24 de jul. de 2006

Cordialmente


Coloco o coração como o centro de convergência da força humana. Ali, condensam-se as energias cruciais, ancestrais, primitivas, atávicas, essenciais, e também os orgasmos, os delírios, os sabores, as sensações, os ódios, os amores, os impulsos, as pulsões, os sonhos- e o que vem desse cadinho guia nossos passos, controlado, ou não, por aquela outra grande força, a do intelecto. O homem, então, é razão e emoção, num (des)equilíbrio duvidoso. Se fosse possível dizer isso, seria o coração o lar simbólico do id; é ali, e não na mente, que nosso lado animal tem lugar. O coração é fonte de poder: e isso era sabido pelos primitivos, ao comer o coração dos inimigos de guerra.
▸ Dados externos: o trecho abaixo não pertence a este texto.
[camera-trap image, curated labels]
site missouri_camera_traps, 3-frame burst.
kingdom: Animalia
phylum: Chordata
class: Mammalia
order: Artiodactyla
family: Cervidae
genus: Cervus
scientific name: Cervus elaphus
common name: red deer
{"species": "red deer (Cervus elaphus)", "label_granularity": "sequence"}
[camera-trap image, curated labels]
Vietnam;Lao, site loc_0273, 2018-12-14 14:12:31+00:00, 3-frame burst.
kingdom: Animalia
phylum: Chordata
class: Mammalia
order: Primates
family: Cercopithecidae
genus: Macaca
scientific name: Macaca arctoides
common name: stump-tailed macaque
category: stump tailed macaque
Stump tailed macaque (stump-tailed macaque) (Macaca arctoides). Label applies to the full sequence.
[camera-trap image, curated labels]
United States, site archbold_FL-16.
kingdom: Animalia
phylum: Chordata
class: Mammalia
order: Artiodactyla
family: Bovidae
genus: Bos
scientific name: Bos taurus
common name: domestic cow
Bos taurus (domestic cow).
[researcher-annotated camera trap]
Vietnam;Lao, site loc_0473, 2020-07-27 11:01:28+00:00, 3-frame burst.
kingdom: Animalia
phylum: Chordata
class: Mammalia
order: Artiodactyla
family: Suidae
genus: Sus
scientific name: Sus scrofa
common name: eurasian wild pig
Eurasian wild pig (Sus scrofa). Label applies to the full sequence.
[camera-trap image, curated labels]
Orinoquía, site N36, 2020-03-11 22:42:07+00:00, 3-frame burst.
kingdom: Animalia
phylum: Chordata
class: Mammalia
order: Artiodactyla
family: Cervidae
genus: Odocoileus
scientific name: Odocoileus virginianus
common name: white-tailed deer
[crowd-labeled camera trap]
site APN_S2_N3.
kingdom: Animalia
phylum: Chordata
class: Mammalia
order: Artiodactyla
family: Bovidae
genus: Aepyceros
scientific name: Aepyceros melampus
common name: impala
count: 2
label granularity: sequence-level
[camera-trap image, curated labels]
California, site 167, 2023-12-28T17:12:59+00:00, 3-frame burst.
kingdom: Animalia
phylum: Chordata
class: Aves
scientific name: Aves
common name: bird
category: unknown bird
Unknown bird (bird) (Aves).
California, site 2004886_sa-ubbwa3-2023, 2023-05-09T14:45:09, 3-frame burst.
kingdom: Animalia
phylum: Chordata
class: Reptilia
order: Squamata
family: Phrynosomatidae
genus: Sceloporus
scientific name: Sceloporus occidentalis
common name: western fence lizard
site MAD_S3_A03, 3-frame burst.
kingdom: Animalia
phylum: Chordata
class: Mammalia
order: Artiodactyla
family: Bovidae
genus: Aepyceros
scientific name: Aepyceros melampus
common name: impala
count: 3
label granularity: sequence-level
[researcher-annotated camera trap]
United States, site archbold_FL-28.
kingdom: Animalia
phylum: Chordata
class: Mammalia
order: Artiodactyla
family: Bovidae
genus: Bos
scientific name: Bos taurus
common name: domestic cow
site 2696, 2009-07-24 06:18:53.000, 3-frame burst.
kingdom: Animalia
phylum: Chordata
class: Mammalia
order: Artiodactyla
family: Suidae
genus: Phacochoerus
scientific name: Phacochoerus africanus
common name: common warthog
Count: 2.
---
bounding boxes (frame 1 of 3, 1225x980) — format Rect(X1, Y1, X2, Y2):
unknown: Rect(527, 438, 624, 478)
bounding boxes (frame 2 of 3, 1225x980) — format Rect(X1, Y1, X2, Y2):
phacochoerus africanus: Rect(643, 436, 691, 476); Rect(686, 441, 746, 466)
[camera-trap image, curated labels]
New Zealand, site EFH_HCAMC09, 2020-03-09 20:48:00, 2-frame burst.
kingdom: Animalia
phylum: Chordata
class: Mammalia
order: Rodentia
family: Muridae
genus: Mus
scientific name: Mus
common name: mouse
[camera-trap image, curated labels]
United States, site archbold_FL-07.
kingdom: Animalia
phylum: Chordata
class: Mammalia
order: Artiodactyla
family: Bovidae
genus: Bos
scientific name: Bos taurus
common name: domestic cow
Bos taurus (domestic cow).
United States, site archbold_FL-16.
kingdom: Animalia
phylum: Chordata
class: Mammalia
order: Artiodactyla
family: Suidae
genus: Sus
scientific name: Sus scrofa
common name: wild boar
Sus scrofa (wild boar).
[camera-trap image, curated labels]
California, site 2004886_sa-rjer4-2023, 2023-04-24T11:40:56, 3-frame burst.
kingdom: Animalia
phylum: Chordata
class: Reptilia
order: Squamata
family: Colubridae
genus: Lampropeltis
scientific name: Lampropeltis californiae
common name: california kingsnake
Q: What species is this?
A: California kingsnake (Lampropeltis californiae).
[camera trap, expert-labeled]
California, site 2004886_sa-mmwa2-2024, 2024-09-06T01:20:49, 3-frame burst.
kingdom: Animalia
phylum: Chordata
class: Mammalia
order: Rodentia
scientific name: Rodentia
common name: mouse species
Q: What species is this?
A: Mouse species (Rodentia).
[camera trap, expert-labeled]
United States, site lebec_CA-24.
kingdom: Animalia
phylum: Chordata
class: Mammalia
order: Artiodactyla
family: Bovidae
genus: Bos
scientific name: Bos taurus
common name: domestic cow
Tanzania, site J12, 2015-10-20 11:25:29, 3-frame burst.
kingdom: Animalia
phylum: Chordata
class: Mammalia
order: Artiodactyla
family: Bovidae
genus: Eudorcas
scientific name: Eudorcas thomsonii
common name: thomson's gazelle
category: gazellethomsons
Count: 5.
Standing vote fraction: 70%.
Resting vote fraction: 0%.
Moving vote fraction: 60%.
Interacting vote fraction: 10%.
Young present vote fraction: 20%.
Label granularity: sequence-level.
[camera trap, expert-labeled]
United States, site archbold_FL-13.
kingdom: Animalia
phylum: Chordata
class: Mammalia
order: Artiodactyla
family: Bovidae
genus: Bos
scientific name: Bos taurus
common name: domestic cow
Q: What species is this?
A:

Daí Affonso Romano de Sant'ana*:

"Às vezes, pequenos grandes terremotos
Ocorrem do lado esquerdo do meu peito.

Fora, não se dão conta os desatentos.

Entre a aorta e a omoplata rolam
Alquebrados sentimentos.

Entre as vértebras e as costelas
Há vários esmagamentos.

Os mais íntimos
Já me viram remexendo escombros.
Em mim há algo imóvel e soterrado
Em permanente assombro".

Naturalmente, tudo isso é metáfora. As alterações químicas que afetam nosso humor -paixão, ódio- nascem do cérebro, e não nesse pulsante órgão do lado esquerdo. Sabemos disso. O que resta é poesia.

(* "Assombros", em "Epitáfio para o século XX e outros poemas", Ediouro, 97.).